### TO DO
Please set down, word for word, the passage from the text below about the county's juvenile probation study, starting at the words "But researchers lamented" and stopping after the words "remains a mystery.".

### EXCERPTED TEXT
/---

The study, led by researcher Denise C. Herz at Cal State L.A., also sought to document the chaotic home lives of the children who end up in the county’s detention camps, group homes, psychiatric hospitals and community-based placements.
Half of the children come from families who survive on public assistance. A third come from families with substance abuse. Two-thirds have parents or siblings who have been arrested or incarcerated. And one out of five come from gang-involved families.
“We are doing a better job keeping these kids in the community, but if we are not addressing some of those chaotic factors that make their lives unstable, they are more likely to come back to camps or suitable placement,” Herz said.
The youth themselves suffered from mental illness at an alarming rate, with 92% receiving some kind of diagnosis. Half also had problems with substance abuse, especially alcohol and marijuana.
Experts said they were somewhat encouraged, however, that even more children are not re-arrested, given the reality that the youth come from such troubled backgrounds and that many had been arrested numerous times before coming into custody.
“I honestly thought the rate was going to be higher,” Rice said.
But researchers lamented that the L.A. County Probation Department’s data collection system was in disarray and unable to yield basic information needed to ensure that services for the children are properly organized. Data on the length and effectiveness of treatment programs, for instance, remains a mystery.
The information in the report was time-consuming to compile, they said, because they had to read narrative-style notations in 500 case files for children under county supervision in 2011.
Probation Chief Jerry Powers acknowledged that no current proposals exist to significantly improve data monitoring. “I couldn’t even begin to guess how much it would cost,” he said.
But researchers said it wasn’t just logistical obstacles that stood in their way; they said they also confronted a culture in the county that was reluctant to compile and analyze data.
The study, Rice said “was frightening to people. But since it was our money, they couldn’t shut it down, even though they tried.”
Powers acknowledged “there was more than one person who said ‘they are just going to beat you over the shoulder with this information’.”
But once the data was analyzed, he said he was encouraged by the results because the youth in the study had experienced so much trauma and so many previous arrests.
“This is really the first group of kids coming out of the reformed camp system after the Department of Justice came in to monitor,” he said. “If this recidivism number holds, that’s pretty remarkable.”
Six years ago, the U.S. Department of Justice cited the county’s camps for misuse of force against many of the youth, but Powers said the county is now in compliance with the federal government’s mandated reforms.

\---

### GIVEN RECORDS
/---

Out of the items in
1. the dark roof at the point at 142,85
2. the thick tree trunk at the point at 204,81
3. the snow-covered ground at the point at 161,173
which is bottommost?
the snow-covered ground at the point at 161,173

\---

### COMPLETED EXERCISE
But researchers lamented that the L.A. County Probation Department’s data collection system was in disarray and unable to yield basic information needed to ensure that services for the children are properly organized. Data on the length and effectiveness of treatment programs, for instance, remains a mystery.